PASSAGE TO READ:
# Firearms and Shooting > Projects and Home Builds >  Recommendation needed for a strong bedding compound that is mixable in small batches

## steven

as above.....

----------


## steven

> Brownells accraglass gel.............made for it


Yep, I'll have a go with that.

----------


## ebf

version 12.3 of the enfield bedding trilogy ?  :Grin:

----------


## steven

hahahaha, yes.  You can always look at the pics on facebook   :Psmiley:   I want to make the centre bed moveable up and down the length of the barrel/stock so I can, uh move it to see if that allows me to tune the resonance and improve accuracy. The original bedding designs all assume MkVII ammo which doesnt have the same burn rate as modern powders such as 2208 and hence resonance probably differs.  I suspect it needs to be a bit further away than it is now, the thing is I have no idea how far.  Al good fun and excuse to blast away at Kaitoke over winter.

 :Grin: 

regards

----------


## Bill999

devcon

----------


## 7mmwsm

Is Selleys Knead it Steel suitable for bedding?

----------


## peril 787b

I'd thought about kneedit as well, being too solid was the only reason I didn't consider it further. The devcon in the tubes isn't too much more expensive. Will one pair/set of tubes be enough?

----------


## steven

Im using turtle wax car polish as the release agent, seems to be working well. A 4$2 tub should outlast me....as long as I dont do something silly like wash the car...

 :XD:

----------


## steven

:3 8 14: 


> Oh no ! not you too ? I have a No4 mk2 full wood  that is driving me nuts . Hate to think how many times I have had all the wood on and off that !

(Scene question records)
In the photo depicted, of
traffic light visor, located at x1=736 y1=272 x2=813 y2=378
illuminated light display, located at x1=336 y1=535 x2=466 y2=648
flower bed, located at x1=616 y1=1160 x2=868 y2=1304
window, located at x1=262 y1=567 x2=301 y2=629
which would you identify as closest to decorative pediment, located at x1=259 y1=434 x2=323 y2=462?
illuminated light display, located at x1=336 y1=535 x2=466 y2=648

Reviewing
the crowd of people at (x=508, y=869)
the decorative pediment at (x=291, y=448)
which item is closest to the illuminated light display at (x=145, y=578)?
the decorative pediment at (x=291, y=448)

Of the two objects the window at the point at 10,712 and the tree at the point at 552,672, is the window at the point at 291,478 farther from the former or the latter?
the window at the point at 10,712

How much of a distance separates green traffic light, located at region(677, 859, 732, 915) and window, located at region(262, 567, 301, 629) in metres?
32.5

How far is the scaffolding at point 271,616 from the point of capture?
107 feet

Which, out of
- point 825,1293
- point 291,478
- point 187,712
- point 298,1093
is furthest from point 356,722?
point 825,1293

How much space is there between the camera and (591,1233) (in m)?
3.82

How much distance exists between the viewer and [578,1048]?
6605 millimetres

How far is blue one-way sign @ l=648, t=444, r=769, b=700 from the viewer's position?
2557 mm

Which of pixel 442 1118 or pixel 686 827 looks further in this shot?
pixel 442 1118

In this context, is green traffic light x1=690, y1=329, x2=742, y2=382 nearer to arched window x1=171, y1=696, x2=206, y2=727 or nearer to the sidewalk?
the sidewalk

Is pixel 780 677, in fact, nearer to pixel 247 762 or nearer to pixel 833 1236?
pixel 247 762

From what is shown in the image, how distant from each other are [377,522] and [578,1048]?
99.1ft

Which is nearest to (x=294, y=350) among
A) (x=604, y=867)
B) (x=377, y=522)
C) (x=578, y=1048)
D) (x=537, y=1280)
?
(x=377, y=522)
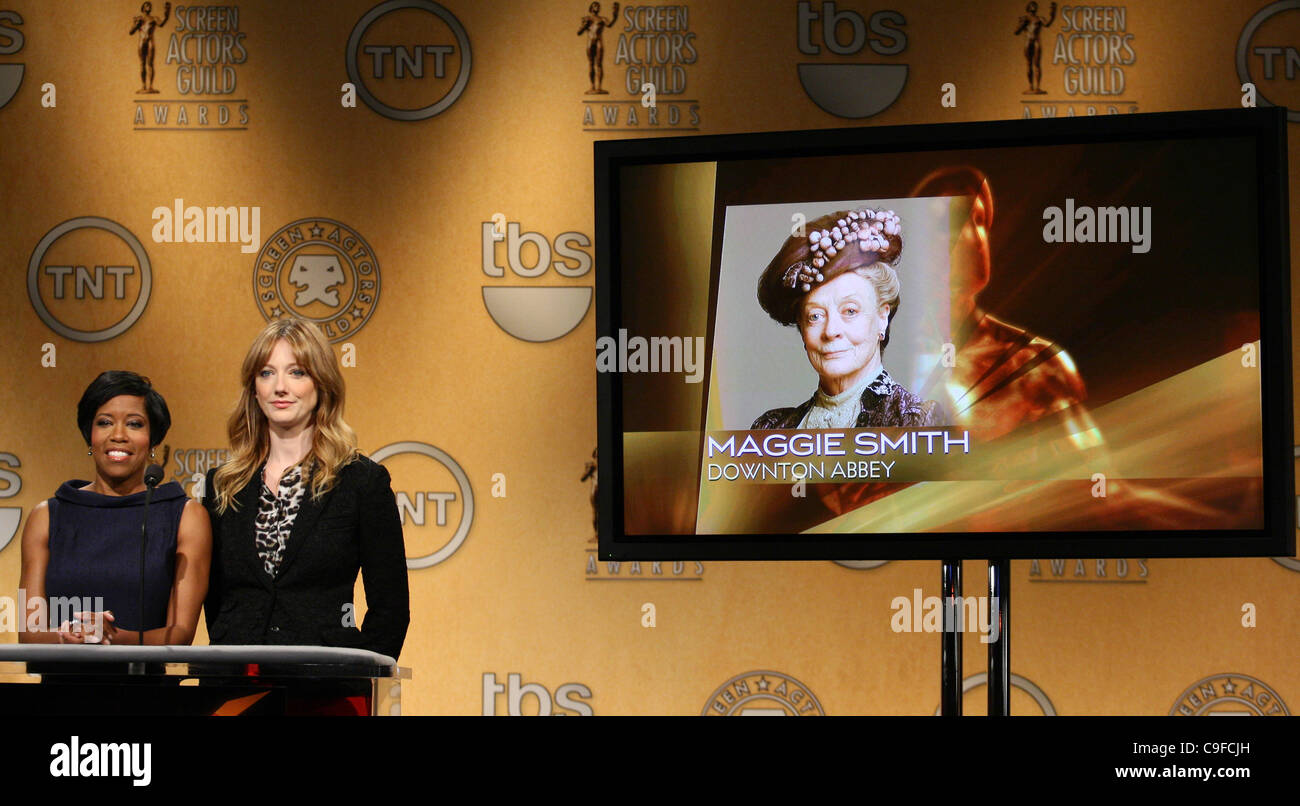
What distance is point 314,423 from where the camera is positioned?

WHAT TO DO:
a - Answer these from the bedding-compound thread, one line each:
(i) Which product does the quoted reply describe as "made for it"?
(ii) What does steven use as the release agent?
(iii) Which ammunition do the original bedding designs assume?
b - Reproduce everything in the bedding-compound thread from "# Firearms and" down to "as above.....".
c - Write the next part of the bedding-compound thread, starting after the quoted post about the No4 mk2.

ANSWERS BY TASK:
a -
(i) Brownells accraglass gel
(ii) Turtle wax car polish
(iii) MkVII ammo

b -
# Firearms and Shooting > Projects and Home Builds >  Recommendation needed for a strong bedding compound that is mixable in small batches

## steven

as above.....

c -
I have 2 x No4 mk2s, both used to shoot well then went awol

D:

Man they are a pain in the ass, on and off? a reckon a hooker's draws gets less use.

I have rebedded one with centre bedding similar to Roger W's book, trying it out at 500yds tomorrow also re-did the wrist and re-enforce  The second one Ive almost finished bedding to the Canadian Armourers manual I have incl  wrist and re-enforce, might be shot tomorrow if I can assemble it tonight, a new centre bed was "poured" last night, so depends on if its OK when I get home.

I have 2 un-issued stocks Im also working on....one will be std "T" the other is shh top secret....

;]

Draws are painful also, Ive made new ones out of brass so I can add shims behind them to adjust alignmnet and tightness....

 :3 8 14: 

 :3 8 14: 

 :3 8 14: 

Something to be said for a nice std Barnard TR.....

----------


## deepsouthaussie

What about Nathan Fosters product?   www.ballisticstudies.com not sure how it stacks up value wise?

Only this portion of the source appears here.